SOURCE EXTRACT -
───

But there is another problem with your design: both QDialog and QPlainTextEdit inherit QWidget. To resolve this issue you may do the following:

  1. Make ViewInterface abstract without inheriting from QObject. This abstract class will define the interface of your FancyView and TextView and may or may not implement some common logic.

  2. Implement FancyView and TextView with multiple inheritance from QDialog and ViewInterface and from QPlainTextEdit and ViewInterface respectively.

This way you may not encounter any problems with ambiguous base class.

UPDATE:

Did not see your edit yet: indeed this would solve the issue, but another problem rises: if I do this, I can't use a ViewInterface pointer to set my QWidget. It is possible indeed, but in my opinion this is not really clean

Well, that is a real problem. An obvious solution is not to use ViewInterface* instead of QWidget*. But this means that you need to change quite a lot of code and it may actually be not that great in your case.

With respect to the given comment, I propose another solution:

  1. Inherit ViewInterface from QWidget (with all desired interface functions):

    class ViewInterface: public QWidget {
    Q_OBJECT
    ...

───

RECORDED INFORMATION -
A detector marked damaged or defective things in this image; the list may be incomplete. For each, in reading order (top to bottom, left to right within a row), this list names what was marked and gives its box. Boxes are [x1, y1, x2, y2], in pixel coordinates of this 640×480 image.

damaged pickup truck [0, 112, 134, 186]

───

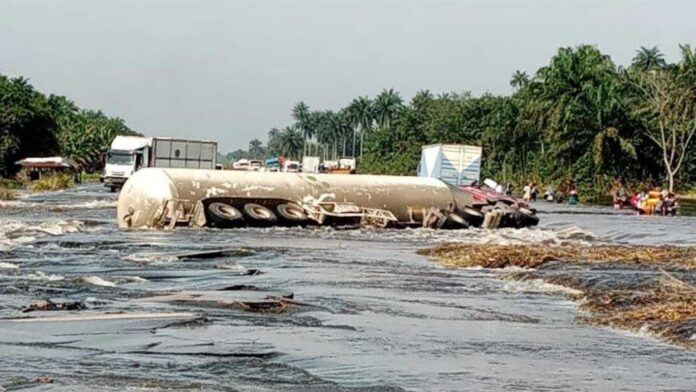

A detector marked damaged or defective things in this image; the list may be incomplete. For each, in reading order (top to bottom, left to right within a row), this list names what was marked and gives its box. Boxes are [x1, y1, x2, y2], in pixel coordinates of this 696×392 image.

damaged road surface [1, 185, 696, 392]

───

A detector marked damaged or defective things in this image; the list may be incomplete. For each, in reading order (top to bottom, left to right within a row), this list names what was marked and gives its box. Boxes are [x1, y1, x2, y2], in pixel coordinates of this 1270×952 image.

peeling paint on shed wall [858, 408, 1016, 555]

───

Can you copy out the forum reply on Qt class inheritance from "But there is" to "and ViewInterface respectively."?

EXERCISE RESULT -
But there is another problem with your design: both QDialog and QPlainTextEdit inherit QWidget. To resolve this issue you may do the following:

  1. Make ViewInterface abstract without inheriting from QObject. This abstract class will define the interface of your FancyView and TextView and may or may not implement some common logic.

  2. Implement FancyView and TextView with multiple inheritance from QDialog and ViewInterface and from QPlainTextEdit and ViewInterface respectively.